::: Dataset excerpts :::

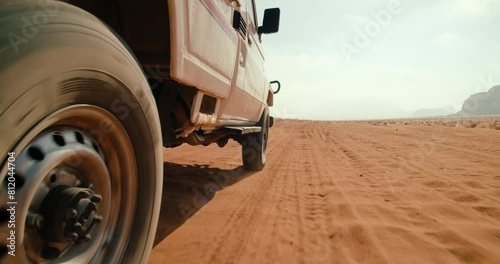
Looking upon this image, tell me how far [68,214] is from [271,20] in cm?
356

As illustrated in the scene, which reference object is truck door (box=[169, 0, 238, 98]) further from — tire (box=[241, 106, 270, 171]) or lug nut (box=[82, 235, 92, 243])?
tire (box=[241, 106, 270, 171])

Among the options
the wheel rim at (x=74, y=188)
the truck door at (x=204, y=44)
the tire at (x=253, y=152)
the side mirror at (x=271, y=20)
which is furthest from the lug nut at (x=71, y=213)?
the tire at (x=253, y=152)

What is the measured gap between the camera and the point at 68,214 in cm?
99

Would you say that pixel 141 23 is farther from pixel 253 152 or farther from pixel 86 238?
pixel 253 152

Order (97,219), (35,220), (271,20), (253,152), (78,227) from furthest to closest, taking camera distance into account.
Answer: (253,152)
(271,20)
(97,219)
(78,227)
(35,220)

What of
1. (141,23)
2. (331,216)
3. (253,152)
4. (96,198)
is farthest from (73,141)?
(253,152)

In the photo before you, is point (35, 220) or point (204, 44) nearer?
point (35, 220)

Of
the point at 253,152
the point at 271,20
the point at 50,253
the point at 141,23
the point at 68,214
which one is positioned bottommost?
the point at 253,152

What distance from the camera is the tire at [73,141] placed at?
2.57ft

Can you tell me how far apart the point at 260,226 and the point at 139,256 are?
4.21 feet

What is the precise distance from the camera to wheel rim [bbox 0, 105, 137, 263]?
0.85 m

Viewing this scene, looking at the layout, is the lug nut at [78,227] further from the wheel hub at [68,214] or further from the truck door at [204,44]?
the truck door at [204,44]

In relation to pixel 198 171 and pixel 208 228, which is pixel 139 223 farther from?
pixel 198 171

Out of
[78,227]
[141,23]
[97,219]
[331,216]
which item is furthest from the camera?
[331,216]
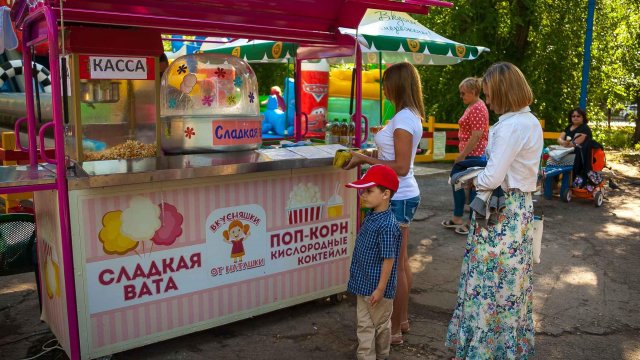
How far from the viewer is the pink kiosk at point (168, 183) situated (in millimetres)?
3094

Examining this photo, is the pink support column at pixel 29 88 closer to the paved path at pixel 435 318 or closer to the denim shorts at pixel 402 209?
the paved path at pixel 435 318

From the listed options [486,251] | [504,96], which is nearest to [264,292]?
[486,251]

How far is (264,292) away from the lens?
153 inches

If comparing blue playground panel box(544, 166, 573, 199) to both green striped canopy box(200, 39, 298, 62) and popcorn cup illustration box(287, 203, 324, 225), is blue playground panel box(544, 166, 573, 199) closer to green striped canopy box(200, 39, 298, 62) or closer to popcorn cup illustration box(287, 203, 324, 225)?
green striped canopy box(200, 39, 298, 62)

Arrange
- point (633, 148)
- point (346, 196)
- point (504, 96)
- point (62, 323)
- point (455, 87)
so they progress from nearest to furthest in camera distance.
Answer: point (504, 96), point (62, 323), point (346, 196), point (455, 87), point (633, 148)

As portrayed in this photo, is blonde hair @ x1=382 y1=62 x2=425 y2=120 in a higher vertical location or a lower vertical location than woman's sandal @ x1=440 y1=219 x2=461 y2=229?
higher

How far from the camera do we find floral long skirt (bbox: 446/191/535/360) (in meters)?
3.08

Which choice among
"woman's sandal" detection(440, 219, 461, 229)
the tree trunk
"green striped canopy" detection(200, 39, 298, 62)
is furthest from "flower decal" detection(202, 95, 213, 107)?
the tree trunk

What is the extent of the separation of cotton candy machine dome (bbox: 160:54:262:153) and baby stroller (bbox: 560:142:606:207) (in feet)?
20.8

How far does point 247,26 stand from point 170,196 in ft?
3.95

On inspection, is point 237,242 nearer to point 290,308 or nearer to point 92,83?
point 290,308

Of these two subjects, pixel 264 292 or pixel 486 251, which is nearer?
pixel 486 251

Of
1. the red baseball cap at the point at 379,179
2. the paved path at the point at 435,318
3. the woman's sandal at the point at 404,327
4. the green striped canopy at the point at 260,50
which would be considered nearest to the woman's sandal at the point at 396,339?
the paved path at the point at 435,318

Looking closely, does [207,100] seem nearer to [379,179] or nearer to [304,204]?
[304,204]
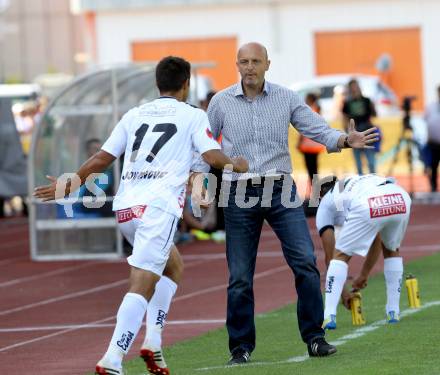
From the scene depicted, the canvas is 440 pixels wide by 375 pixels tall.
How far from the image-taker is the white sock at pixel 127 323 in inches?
349

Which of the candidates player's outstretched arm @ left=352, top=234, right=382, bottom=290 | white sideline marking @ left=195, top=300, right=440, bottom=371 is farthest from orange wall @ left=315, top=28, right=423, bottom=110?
player's outstretched arm @ left=352, top=234, right=382, bottom=290

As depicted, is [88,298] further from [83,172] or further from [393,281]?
[83,172]

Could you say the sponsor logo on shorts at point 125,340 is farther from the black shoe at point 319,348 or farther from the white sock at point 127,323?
the black shoe at point 319,348

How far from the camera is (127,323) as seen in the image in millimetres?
8945

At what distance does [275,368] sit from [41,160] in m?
12.1

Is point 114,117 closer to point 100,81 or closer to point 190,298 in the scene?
point 100,81

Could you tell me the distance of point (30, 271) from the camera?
19703 mm

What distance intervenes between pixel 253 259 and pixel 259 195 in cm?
46

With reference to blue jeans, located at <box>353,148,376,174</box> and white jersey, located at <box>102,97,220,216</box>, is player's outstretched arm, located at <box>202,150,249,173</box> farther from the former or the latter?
blue jeans, located at <box>353,148,376,174</box>

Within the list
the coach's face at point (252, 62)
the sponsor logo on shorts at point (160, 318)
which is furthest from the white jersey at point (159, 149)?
the coach's face at point (252, 62)

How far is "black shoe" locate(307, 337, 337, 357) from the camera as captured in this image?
1007cm

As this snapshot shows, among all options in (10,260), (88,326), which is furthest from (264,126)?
(10,260)

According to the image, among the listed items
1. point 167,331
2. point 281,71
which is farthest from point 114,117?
point 281,71

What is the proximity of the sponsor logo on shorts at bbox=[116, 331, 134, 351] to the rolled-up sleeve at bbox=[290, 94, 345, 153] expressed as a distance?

:::

Exercise directions: Copy every entry exactly as written. Pictures are excluded.

Exercise solution:
Looking upon this image, tell me how far [68,214] is from [271,20] in cm?
356

As illustrated in the scene, which reference object is truck door (box=[169, 0, 238, 98]) further from — tire (box=[241, 106, 270, 171]) or lug nut (box=[82, 235, 92, 243])?
tire (box=[241, 106, 270, 171])

Among the options
the wheel rim at (x=74, y=188)
the truck door at (x=204, y=44)
the tire at (x=253, y=152)
the side mirror at (x=271, y=20)
which is furthest from the lug nut at (x=71, y=213)?
the tire at (x=253, y=152)

What is the measured gap between the camera and the point at 68,214 in cm?
99

Would you say that pixel 141 23 is farther from pixel 253 152 or farther from pixel 86 238?
pixel 253 152

Order (97,219), (35,220), (271,20), (253,152), (78,227) from furthest to closest, taking camera distance into account.
Answer: (253,152)
(271,20)
(97,219)
(78,227)
(35,220)

What of
1. (141,23)
2. (331,216)
3. (253,152)
4. (96,198)
is farthest from (73,141)?
(253,152)

In the photo before you, is point (35, 220) or point (204, 44) nearer?
point (35, 220)

Of
the point at 253,152
the point at 271,20
the point at 50,253
the point at 141,23
the point at 68,214
which one is positioned bottommost?
the point at 253,152

What distance from the camera is the tire at [73,141] placed at?
2.57ft

Can you tell me how far apart the point at 260,226 and the point at 139,256 are?
4.21 feet

What is the precise distance from the camera to wheel rim [bbox 0, 105, 137, 263]?
0.85 m

Viewing this scene, looking at the layout, is the lug nut at [78,227] further from the wheel hub at [68,214] or further from the truck door at [204,44]?
the truck door at [204,44]

In relation to pixel 198 171 and pixel 208 228, which is pixel 139 223 farther from?
pixel 198 171

Out of
[78,227]
[141,23]
[97,219]
[331,216]
which item is furthest from the camera?
[331,216]
How far from the viewer is the pink kiosk at point (168, 183) situated (in millimetres)?
3094

Examining this photo, is the pink support column at pixel 29 88 closer to the paved path at pixel 435 318 or closer to the denim shorts at pixel 402 209?
the paved path at pixel 435 318

From the listed options [486,251] | [504,96], which is nearest to [264,292]?
[486,251]

How far is (264,292) away from the lens?
153 inches

If comparing blue playground panel box(544, 166, 573, 199) to both green striped canopy box(200, 39, 298, 62) and popcorn cup illustration box(287, 203, 324, 225), is blue playground panel box(544, 166, 573, 199) closer to green striped canopy box(200, 39, 298, 62) or closer to popcorn cup illustration box(287, 203, 324, 225)?
green striped canopy box(200, 39, 298, 62)

Arrange
- point (633, 148)
- point (346, 196)
- point (504, 96)
- point (62, 323)
- point (455, 87)
so they progress from nearest to furthest in camera distance.
Answer: point (504, 96), point (62, 323), point (346, 196), point (455, 87), point (633, 148)

As portrayed in this photo, is blonde hair @ x1=382 y1=62 x2=425 y2=120 in a higher vertical location or a lower vertical location than woman's sandal @ x1=440 y1=219 x2=461 y2=229?
higher

How far from the camera do we find floral long skirt (bbox: 446/191/535/360) (in meters)?
3.08

Which choice among
"woman's sandal" detection(440, 219, 461, 229)
the tree trunk
"green striped canopy" detection(200, 39, 298, 62)
is furthest from "flower decal" detection(202, 95, 213, 107)?
the tree trunk

What is the extent of the separation of cotton candy machine dome (bbox: 160:54:262:153) and baby stroller (bbox: 560:142:606:207) (in feet)?
20.8

How far does point 247,26 stand from point 170,196 in ft?
3.95

On inspection, is point 237,242 nearer to point 290,308 or nearer to point 92,83?
point 290,308

Of these two subjects, pixel 264 292 or pixel 486 251, which is nearer?
pixel 486 251

Of
1. the red baseball cap at the point at 379,179
2. the paved path at the point at 435,318
3. the woman's sandal at the point at 404,327
4. the green striped canopy at the point at 260,50
which would be considered nearest to the woman's sandal at the point at 396,339?
the paved path at the point at 435,318

Looking closely, does [207,100] seem nearer to [379,179] or nearer to [304,204]?
[304,204]
From the scene depicted, the canvas is 440 pixels wide by 375 pixels tall.
How far from the image-taker is the white sock at pixel 127 323 in inches?
349

Which of the candidates player's outstretched arm @ left=352, top=234, right=382, bottom=290 | white sideline marking @ left=195, top=300, right=440, bottom=371 is farthest from orange wall @ left=315, top=28, right=423, bottom=110?
player's outstretched arm @ left=352, top=234, right=382, bottom=290

As depicted, is [88,298] further from [83,172] or further from [393,281]?
[83,172]

Could you say the sponsor logo on shorts at point 125,340 is farther from the black shoe at point 319,348 or farther from the white sock at point 127,323?
the black shoe at point 319,348

How far from the camera is (127,323) as seen in the image in millimetres?
8945

At what distance does [275,368] sit from [41,160] in m?
12.1

Is point 114,117 closer to point 100,81 or closer to point 190,298 in the scene?
point 100,81

Could you tell me the distance of point (30, 271) from the camera?
19703 mm

What distance intervenes between pixel 253 259 and pixel 259 195 in cm?
46

With reference to blue jeans, located at <box>353,148,376,174</box> and white jersey, located at <box>102,97,220,216</box>, is player's outstretched arm, located at <box>202,150,249,173</box> farther from the former or the latter?
blue jeans, located at <box>353,148,376,174</box>

Within the list
the coach's face at point (252, 62)
the sponsor logo on shorts at point (160, 318)
which is furthest from the white jersey at point (159, 149)?
the coach's face at point (252, 62)

How far is "black shoe" locate(307, 337, 337, 357) from the camera as captured in this image?
1007cm

As this snapshot shows, among all options in (10,260), (88,326), which is furthest from (264,126)?
(10,260)

According to the image, among the listed items
1. point 167,331
2. point 281,71
which is farthest from point 114,117?
point 281,71

What is the proximity of the sponsor logo on shorts at bbox=[116, 331, 134, 351] to the rolled-up sleeve at bbox=[290, 94, 345, 153] expressed as a distance?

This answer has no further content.